§ **Requirement**
Copy, word for word, the lines of the entries below between the one with "Фото: Рекуператор в разрезе: схема работы." and the one with "TA Test (Inner", inclusive, and leave out everything else.

§ **Records to use**
- Opening Delimiter -
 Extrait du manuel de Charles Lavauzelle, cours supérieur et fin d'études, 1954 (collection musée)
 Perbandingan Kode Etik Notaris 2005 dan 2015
- Closing Delimiter -
- Opening Delimiter -
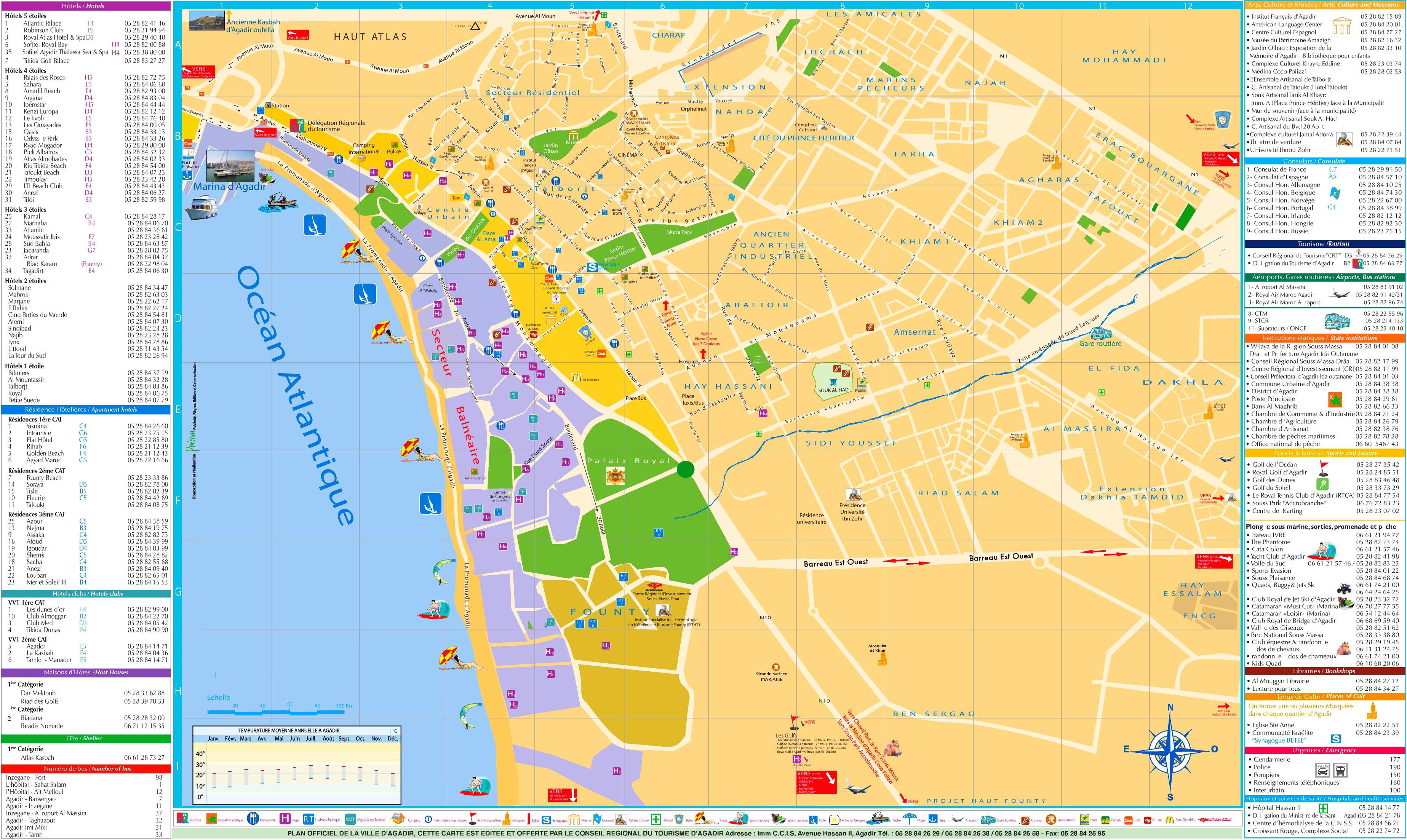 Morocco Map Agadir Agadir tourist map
- Closing Delimiter -
- Opening Delimiter -
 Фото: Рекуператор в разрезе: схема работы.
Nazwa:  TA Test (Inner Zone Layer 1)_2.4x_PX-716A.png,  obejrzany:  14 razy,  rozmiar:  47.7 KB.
- Closing Delimiter -
§ **Problem solution**
 Фото: Рекуператор в разрезе: схема работы.
Nazwa:  TA Test (Inner Zone Layer 1)_2.4x_PX-716A.png,  obejrzany:  14 razy,  rozmiar:  47.7 KB.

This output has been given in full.